[Aim of the task]:
Every line in the data below has to be repeated exactly; no picture belongs in the result.

[Input data]:
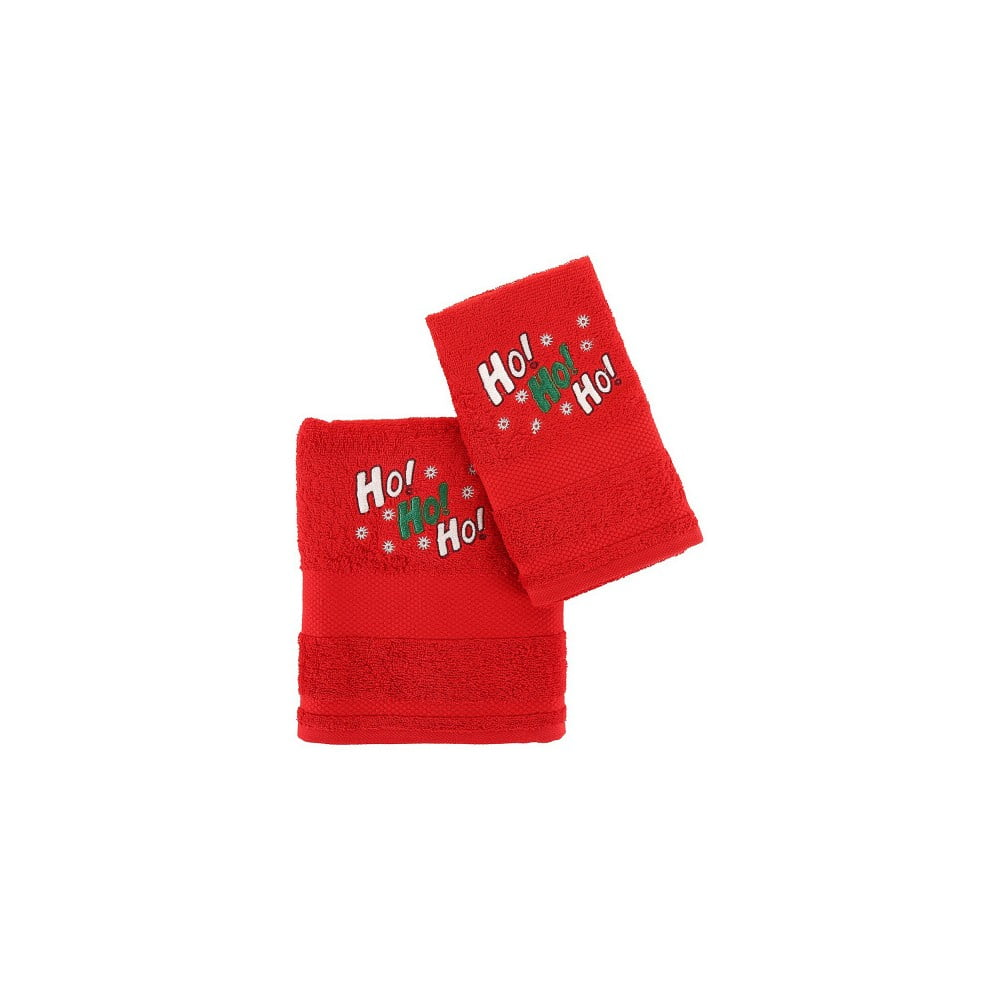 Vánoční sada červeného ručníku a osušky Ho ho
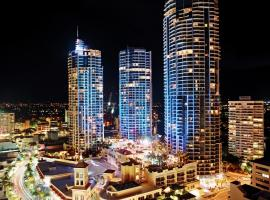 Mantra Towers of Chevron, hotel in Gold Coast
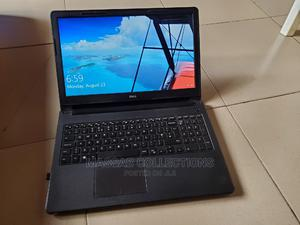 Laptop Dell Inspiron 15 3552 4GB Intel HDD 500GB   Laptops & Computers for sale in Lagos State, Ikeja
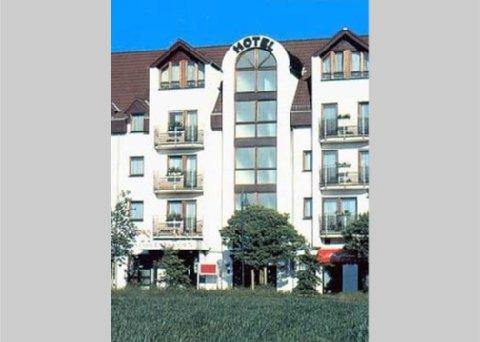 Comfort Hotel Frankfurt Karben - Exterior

[Answer to this task]:
 Vánoční sada červeného ručníku a osušky Ho ho
 Mantra Towers of Chevron, hotel in Gold Coast
 Laptop Dell Inspiron 15 3552 4GB Intel HDD 500GB   Laptops & Computers for sale in Lagos State, Ikeja
 Comfort Hotel Frankfurt Karben - Exterior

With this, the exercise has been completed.